Afrika kıtası milyarlarca dolar yardım ve yeni yatırımlara karşın yoksulluktan kurtulamıyor. BM 2016 raporuna göre 54 ülkeden sadece 8'i ekonomik durumu düzeltmek için somut adım atabildi.
Afrika kıtası petrol, kömür ve değerli taş gibi yüz milyarlarca dolarlık kaynağına, verimli topraklarına rağmen yoksulluktan kurtulamıyor. BM ve Afrika Birliği tarafından ortaklaşa hazırlanan Binyıl Kalkınma Hedeflerinden 2063 Sürdürülebilir Kalkınma Hedeflerine 2016 Geçiş Raporu'na göre kara kıta uzun yıllardır süren kalkınma planlarına rağmen hala yoksulluk sınırının altında.
Etiyopya'nın başkenti Addis Ababa'daki BM Ekonomik Kurulu binasında önceki gün açıklanan rapora göre, Afrika Birliği'ne üye 54 ülkeden sadece Botsvana, Mısır, Gine, Namibya, Güney Afrika, Svaziland ve Tunus gibi ülkeler, yoksullukla mücadelede başarılı olurken, 12 ülke de hedeflere ulaşma konusunda önemli adımlar attı.
Genç işsizlik yüzde 21
Afrika'nın hala dünyadaki en fazla yoksul insanın yaşadığı yer olduğu belirtilen raporda, kadınlar ve gençler arasında işsizliğin halen çok yaygın olduğu ifade edildi. Gençler arasındaki işsizlik oranının yüzde 21 olduğu hatırlatılan raporda kıtada artan nüfusla birlikte yoksulların sayısının da yükseldiğine dikkat çekildi. Savaşların ve siyasi istikrarsızlığın yoksulluğun büyümesinde önemli bir etken olduğu aktarılan raporda, Benin, Fildişi Sahilleri, Kenya, Orta Afrika Cumhuriyeti ve Nijerya gibi ülkelerde fakirliğin giderek arttığı kaydedildi. BM, 2000 yılında ortaya konan Binyıl Kalkınma Hedefleri'ni 2015'te yenileyerek, 2030 yılına kadar hayata geçirilmesi amaçlanan 17 yeni hedef koymuştu.

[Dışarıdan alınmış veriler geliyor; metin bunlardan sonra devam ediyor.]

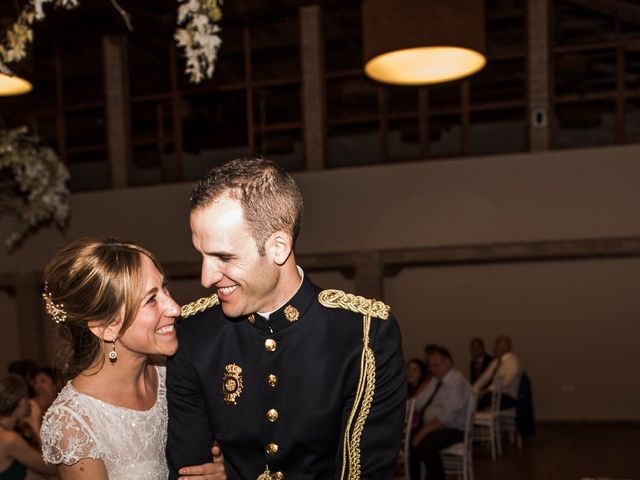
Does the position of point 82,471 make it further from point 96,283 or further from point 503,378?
point 503,378

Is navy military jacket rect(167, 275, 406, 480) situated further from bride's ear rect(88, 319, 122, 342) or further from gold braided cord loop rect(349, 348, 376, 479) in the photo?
bride's ear rect(88, 319, 122, 342)

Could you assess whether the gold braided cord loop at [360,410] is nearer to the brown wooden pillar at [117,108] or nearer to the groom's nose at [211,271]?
the groom's nose at [211,271]

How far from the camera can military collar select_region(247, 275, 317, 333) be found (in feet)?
6.40

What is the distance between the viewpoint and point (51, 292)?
7.92 feet

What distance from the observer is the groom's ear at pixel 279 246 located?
1771 millimetres

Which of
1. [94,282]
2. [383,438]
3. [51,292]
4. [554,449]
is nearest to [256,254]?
[383,438]

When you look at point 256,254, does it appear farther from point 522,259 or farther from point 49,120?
point 49,120

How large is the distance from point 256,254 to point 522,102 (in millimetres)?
9836

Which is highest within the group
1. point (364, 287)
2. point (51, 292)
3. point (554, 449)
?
point (51, 292)

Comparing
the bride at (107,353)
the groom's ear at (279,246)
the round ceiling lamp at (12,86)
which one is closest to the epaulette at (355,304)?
the groom's ear at (279,246)

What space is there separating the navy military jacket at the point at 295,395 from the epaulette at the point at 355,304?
14 mm

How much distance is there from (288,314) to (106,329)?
749 mm

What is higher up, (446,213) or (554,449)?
(446,213)

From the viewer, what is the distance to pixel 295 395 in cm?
192
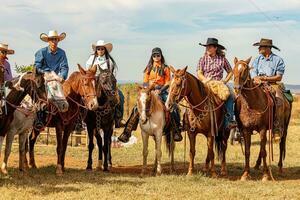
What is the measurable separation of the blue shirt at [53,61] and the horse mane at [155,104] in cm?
214

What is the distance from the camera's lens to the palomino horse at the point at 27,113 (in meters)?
10.5

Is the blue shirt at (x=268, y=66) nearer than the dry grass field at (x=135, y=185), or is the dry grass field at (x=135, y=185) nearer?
the dry grass field at (x=135, y=185)

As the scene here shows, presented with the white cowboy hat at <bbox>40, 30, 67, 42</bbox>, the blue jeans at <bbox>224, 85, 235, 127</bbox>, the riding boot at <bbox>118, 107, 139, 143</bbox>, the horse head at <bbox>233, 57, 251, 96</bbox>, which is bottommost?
the riding boot at <bbox>118, 107, 139, 143</bbox>

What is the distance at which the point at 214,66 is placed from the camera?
12.3m

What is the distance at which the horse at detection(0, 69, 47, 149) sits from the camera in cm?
997

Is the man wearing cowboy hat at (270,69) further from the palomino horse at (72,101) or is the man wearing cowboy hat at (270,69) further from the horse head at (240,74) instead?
the palomino horse at (72,101)

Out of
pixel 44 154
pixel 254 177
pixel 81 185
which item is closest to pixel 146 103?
pixel 81 185

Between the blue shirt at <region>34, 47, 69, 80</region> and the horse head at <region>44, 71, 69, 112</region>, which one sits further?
the blue shirt at <region>34, 47, 69, 80</region>

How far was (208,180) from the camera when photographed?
11.0 meters

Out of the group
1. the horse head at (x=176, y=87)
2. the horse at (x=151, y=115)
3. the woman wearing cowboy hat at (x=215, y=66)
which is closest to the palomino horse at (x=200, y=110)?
the horse head at (x=176, y=87)

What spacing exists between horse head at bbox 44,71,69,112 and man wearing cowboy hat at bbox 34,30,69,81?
1.34 m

Yoksulluğun ve açlığın bitirilmesi, eğitim kalitesinin artırılması, altyapı ve sanayinin güçlendirilmesi gibi konuları kapsayan 17 madde, son olarak Afrika Birliği'nin 2063 yılı için koyduğu sürdürülebilir kalkınma hedefleri ile birleştirilmişti.
Çin ve Türkiye yatırım yapıyor
Uzmanlar ise, Afrika'nın makus talihini yenememesinin en önemli sebebi olarak Batılı ülkelerin sömürge zihniyetini küresel şirketleri aracılığıyla sürdürmesi ve IMF gibi kurumlar vasıtasıyla borca mahkum edilmeleri şeklinde gösteriliyor.
Son 5 yılda bu konuda öne çıkan en önemli ülke Çin olarak gösterilirken. “Kazan kazan” stratejisini uygulayarak kıtaya yeni kalkınma modeli sunan ülkelerden biri de Türkiye.